Page 1 of 1

When to Use Character Codes

Posted: Fri Jul 22, 2011 9:50 pm
by jbzech
I'm pretty new to XML and coding generally, but picking it up quickly.

One question I can't seem to figure out is when I should use character codes for characters (such as &#8212 for em-dash) instead of using the character itself in the XML.

For example, if I paste in content from Word to a DocBook page in Author View, my em-dashes and curly quote marks all look fine in both Author & Text view. Should I replace them with the appropriate codes in text view? Or leave them?

I'm working in DocBook documents with encoding="UTF-8" and I'm outputting the XML content as PDF, HTML, and ePub, and I think the output looks the same whether I used character codes or the original characters pasted in from Word. I'm publishing work for consumers, so it is important to have appropriate curly quotes, etc.

Can someone point me to a layman resource or give me a quick rundown on this issue? Right now I'm searching out single and double quotes, em-dash, en-dash, and ellipsis. Are there other characters I should be replacing with code? Am I wasting my time?

Any help is appreciated.

Re: When to Use Character Codes

Posted: Mon Jul 25, 2011 11:35 pm
by adrian
Hello,

Character coding(numerical character entity) provides the means to include in the XML content characters that are not supported by the XML document encoding.
e.g. Use japanese characters in an XML document with a Latin(ISO8859-1) encoding

Since you are using UTF-8, which is a very comprehensive encoding, they will rarely be necessary.

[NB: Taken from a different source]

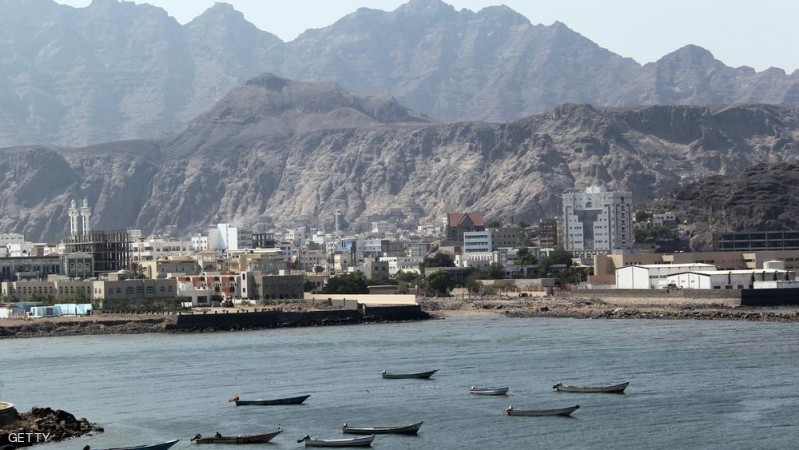 Fishing boats are moored in the old sea port of Aden in southern Yemen, formally a main hub for the trade of gold, incense and other goods from Africa and India to the Arabian peninsular and beyond, on December 01, 2010.  AFP PHOTO/KARIM SAHIB (Photo credit should read KARIM SAHIB/AFP/Getty Images)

Note however that there are some key characters('<', '&', quotes in attribute values) that are forbidden in XML content and must be replaced with a numerical character or character entity reference for the XML document to be well formed. If you are working in Author mode these are automatically replaced by Oxygen. However, if you are editing in Text mode, you have full control so you must also take these under consideration.

http://en.wikipedia.org/wiki/List_of_XM ... references

Regards,
Adrian